Text block -
● ● ● ●
Explainable artificial intelligence promises to yield insights into relevant features, thereby enabling humans to examine and scrutinize machine learning models or even facilitating scientific discovery. Considering the widespread technique of Shapley values, we find that purely data-driven operationalization of multivariate feature importance is unsuitable for such purposes. Even for simple problems with two features, spurious associations due to collider bias and suppression arise from considering one feature only in the observational context of the other, which can lead to misinterpretations. Causal knowledge about the data-generating process is required to identify and correct such misleading feature attributions. We propose cc-Shapley (causal context Shapley), an interventional modification of conventional observational Shapley values leveraging knowledge of the data's causal structure, thereby analyzing the relevance of a feature in the causal context of the remaining features. We show theoretically that this eradicates spurious association induced by collider bias. We compare the behavior of Shapley and cc-Shapley values on various, synthetic, and real-world datasets. We observe nullification or reversal of associations compared to univariate feature importance when moving from observational to cc-Shapley.

翻译：可解释人工智能有望揭示相关特征，从而使人类能够检查和审视机器学习模型，甚至促进科学发现。考虑到广泛应用的夏普利值技术，我们发现纯粹数据驱动的多变量特征重要性操作化方法不适用于此类目的。即使对于仅包含两个特征的简单问题，仅在一个特征的观测背景下考虑另一个特征时，会因碰撞偏差和抑制效应产生虚假关联，这可能导致错误解读。需要关于数据生成过程的因果知识来识别并纠正此类误导性特征归因。我们提出cc-Shapley（因果上下文夏普利值），这是一种对传统观测夏普利值进行干预性修正的方法，利用数据的因果结构知识，在剩余特征的因果背景下分析特征的相关性。理论证明，这消除了由碰撞偏差引起的虚假关联。我们对比了夏普利值与cc-Shapley在多种合成数据集和真实世界数据集上的行为。观察到从观测夏普利值转向cc-Shapley时，与单变量特征重要性相比，关联性出现失效或逆转。
● ● ● ●
Supplied material -

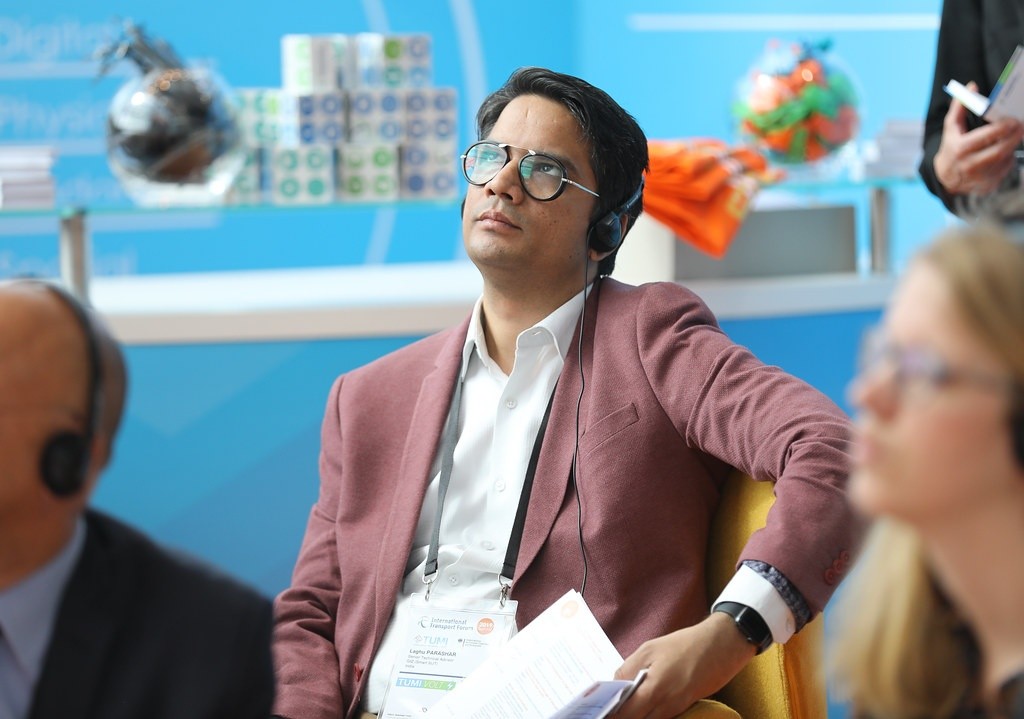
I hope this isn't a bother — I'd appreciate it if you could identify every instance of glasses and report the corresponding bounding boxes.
[858,328,1024,391]
[461,140,618,207]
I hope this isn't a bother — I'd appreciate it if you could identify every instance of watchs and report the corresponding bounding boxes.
[713,602,773,656]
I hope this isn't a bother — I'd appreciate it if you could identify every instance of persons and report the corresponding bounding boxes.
[836,220,1024,719]
[0,277,278,719]
[917,0,1024,223]
[269,68,876,719]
● ● ● ●
Exercise - Rewrite the passage of the abstract from "翻译：可解释人工智能有望揭示" through "相比，关联性出现失效或逆转。", substituting "遮蔽效应" for "抑制效应".

Response -
翻译：可解释人工智能有望揭示相关特征，从而使人类能够检查和审视机器学习模型，甚至促进科学发现。考虑到广泛应用的夏普利值技术，我们发现纯粹数据驱动的多变量特征重要性操作化方法不适用于此类目的。即使对于仅包含两个特征的简单问题，仅在一个特征的观测背景下考虑另一个特征时，会因碰撞偏差和遮蔽效应产生虚假关联，这可能导致错误解读。需要关于数据生成过程的因果知识来识别并纠正此类误导性特征归因。我们提出cc-Shapley（因果上下文夏普利值），这是一种对传统观测夏普利值进行干预性修正的方法，利用数据的因果结构知识，在剩余特征的因果背景下分析特征的相关性。理论证明，这消除了由碰撞偏差引起的虚假关联。我们对比了夏普利值与cc-Shapley在多种合成数据集和真实世界数据集上的行为。观察到从观测夏普利值转向cc-Shapley时，与单变量特征重要性相比，关联性出现失效或逆转。